Hancock’s pitch arsenal is what has scouts raving about in addition to his 6-foot-4, 215-pound frame. His fastball can sit anywhere from 94-99 mph with a mid-80s slider that is his best off-speed pitch. Per his MLB.com scouting report in April, Hancock’s “best offering is a fastball that sits at 94-97 mph and peaks at 99 with riding life, and all three of his secondary pitches grade as at least plus at their best.” That fastball grades out as a 65 and his slider and change-up grade at 60 respectively. Additionally, his scouting report labels him a “frontline starter if he stays healthy.”
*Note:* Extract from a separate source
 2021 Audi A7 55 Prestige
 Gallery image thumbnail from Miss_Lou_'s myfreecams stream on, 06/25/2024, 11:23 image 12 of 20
With arms such as Brady Singer, Jackson Kowar, Daniel Lynch, and Kris Bubic making their rise through the system, general manager Dayton Moore has reason to believe taking a college arm with the Royals’ first-round selection is unwarranted. However, Kansas City isn’t in position to whiff on any top-five picks if contention is in its plans in a couple of years. Not to mention the Royals’ starting rotation is in a fractured state. Their pitching staff was the second-worst in the American League and fourth-worst in all of baseball. Perhaps adding a potential frontline starter to join the improving farm system is exactly what’s in the cards for Kansas City.
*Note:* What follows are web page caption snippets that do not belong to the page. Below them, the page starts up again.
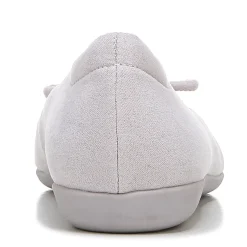 Outlet Naturalizer Women's , Vivienne Bow Flat Lilac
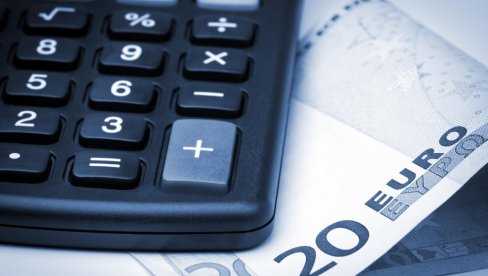 EVROPA PODIGLA KAMATE: Da li građane Srbije čekaju veće rate kredita?
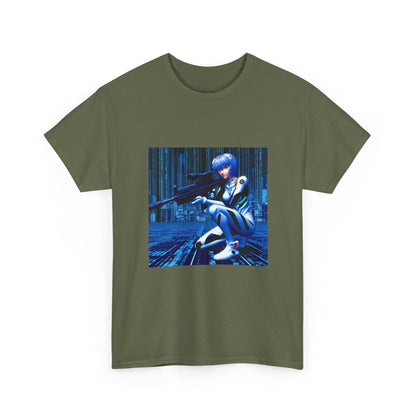 Rei Matrix Pack III Tee (Design 10)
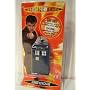 The Tardis 3d Sound Keyring - Doctor Who
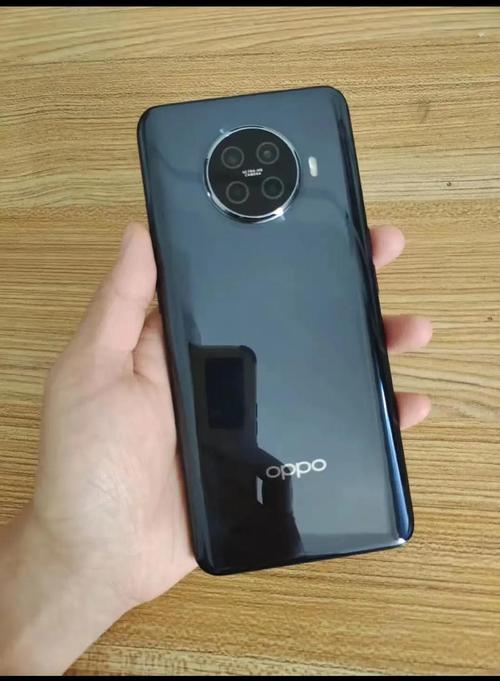 oppoRENace的详细参数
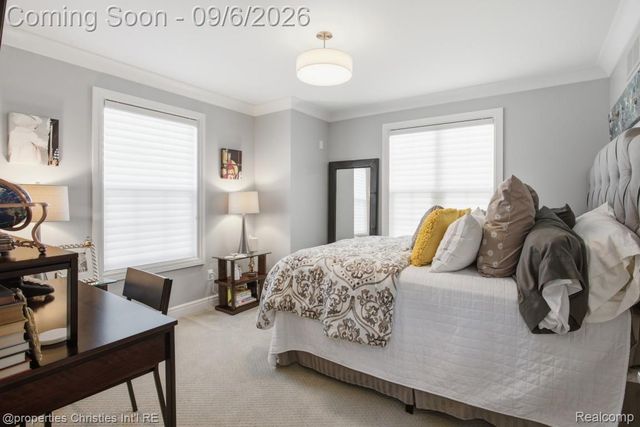 1352 Holland Street, Birmingham, MI 48009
Hancock seems to be coachable player, with Georgia pitching coach Sean Kenny describing him as “mature, articulate, he’s also extremely respectful” and “extremely bright.” He has also been praised as a teammate, showing good leadership skills, according to head coach Scott Stricklin.

“Emerson was on the top step, cheering on the guys,” Stricklin said after his four innings of work against Richmond during week one. “That’s the kind of teammate he is. That’s why he is going to be so good because he’s unselfish.”

The possibility of Hancock falling out of the top three isn’t as unlikely as many presumed it would be months ago. Assuming Detroit goes with first baseman Spencer Torkelson out of Arizona State and Baltimore goes with Vanderbilt’s Austin Martin at No. 2, the only thing that stands in front of Hancock uniting with Kansas City is Miami. That being said, the Marlins have been frequently linked to left-handed pitcher Asa Lacy out of Texas A&M rather than Hancock.

Kansas City will have a handful of options to jump at when the fourth selection comes around. Whether or not the organization feels the need to add a bat or arm remains in question. But if Hancock falls into the lap of the Royals, he’s going to be a difficult name to turn down.